May 28th, 2012 | 7:29 am
Pro-gay propaganda is everywhere. It is an inundation through media that suggests homosexuals somehow do not have the civil rights of the rest of the population. How dare anyone say otherwise? This is the way the game is played these days. Disagreement is hate speech.
May 28th, 2012 | 12:20 pm
No.
May 28th, 2012 | 12:29 pm
When you can’t stand on the merits, fall back on the free speech argument. Classic. Gay people do NOT have the same civil rights everyone else does. People can still be fired for being gay in most states, and gay people cannot get married in any meaningful way (i.e., to someone to whom they would possible want to be married: someone of the same sex). Religious arguments by themselves with no foundation in logic or reason (i.e., God says so, period) have no place in a secular, pluralistic society. Neither do tautological arguments (I don’t believe gay people should be able to marry each other because I believe marriage is between a man and a woman).
By the way, YouTube is not the government, so the Big Brother comparison is particularly inapplicable.
May 28th, 2012 | 12:34 pm
By the way, I just searched for her on YouTube, and this video is still there, so apparently the memory hole is not working as well as it should.
May 28th, 2012 | 1:14 pm
Oh my, stop the hate speech! Stop criticizing these Victims!
Another example of ‘Leftist’ censorship was the hateful acts of the leadership at The Leauge of Ordinary Gentlemen, where I, a long time commentor and interlocutor of the confused and derailed, merely ‘commented’ that left wing women were stupid!
Well, that ‘comment’ got me ‘moderated’, which means the LoOG’s elite would be reading my remarks in order to filter out the ones’ they deemed inappropriate speech.
Of course, honor demanded that I withdraw and I have.
Because a similar event occurred over at Front Porch Republic, sometime earlier, I do think the Left, generally speaking, has become so sensitive re: their perverse ideologies that they can not tolerate any critique of their beliefs particularly the need to install a statist regime that will extirpate the final symbols of federalism.
May 28th, 2012 | 3:03 pm
John K’s comment above:
“[...] her ideas don’t deserve consideration at this point in history.”
I’ve never understood the “at-this-point-in-history” form of argument. Does this mean that, say, 50, 100 or 500 years ago, her ideas would have had merit, but today they are unmerited? I fail to understand how the simple passage of time, in itself, has much to say about the cogency, rationality, morality, etc. of her ideas. If they are wrong at this point in history, were they not also wrong in the past? If they were all right in the past, are they not also all right now?

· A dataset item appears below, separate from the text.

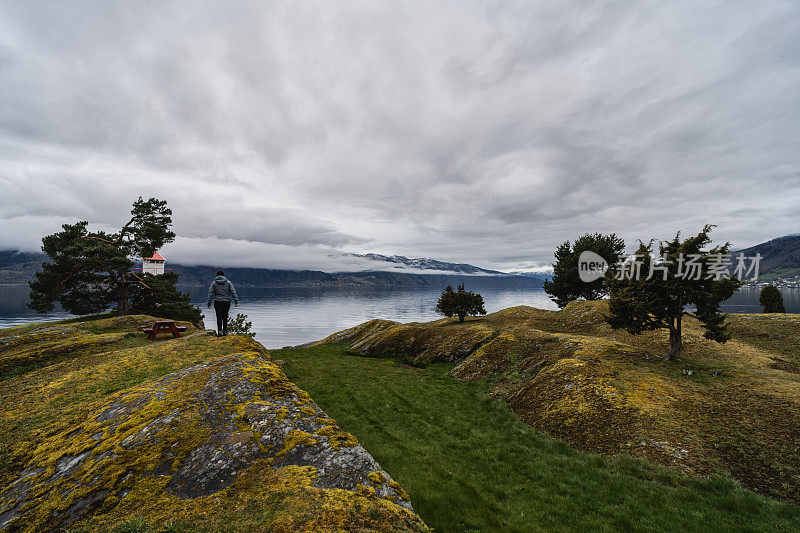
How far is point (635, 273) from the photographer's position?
19.4 meters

Or, is the statement above built on an implied premise along the lines of “We all know that history is progressing inexorably toward ‘X,’ and she needs to fall in line with where history is (ostensibly) headed?”
John K, I hope this doesn’t come off as snarky. I would genuinely like to understand better where you’re coming from here.
May 28th, 2012 | 4:44 pm
@ Robert Cheeks: supposedly all comments here are moderated.
@John K: That is why my simple answer to the question: Did YouTube just ban Criticism of Gay Marriage? Was…No.
You went to Brietbart…there they specialize in “faux-outrage”/true believer right wing machiavellianism… “A Christian version of the Taliban?”…what side are you working for John K?
Also lets be clear, anyone who opens an account on YouTube can flag a comment or a video. If a comment or a video gets enough flags it undergoes a review process. YouTube and Google have some of the best IP lawyers in the U.S. They do not screw up and they do not tolerate fools.
“They can implement what policies they want”; (False, sorta) “The First Amendment only protects us against government abridgement of free speech.”(True, it requires state action).
As a member of YouTube you get to act as a “rogue” decision maker, by flaging disfavored content.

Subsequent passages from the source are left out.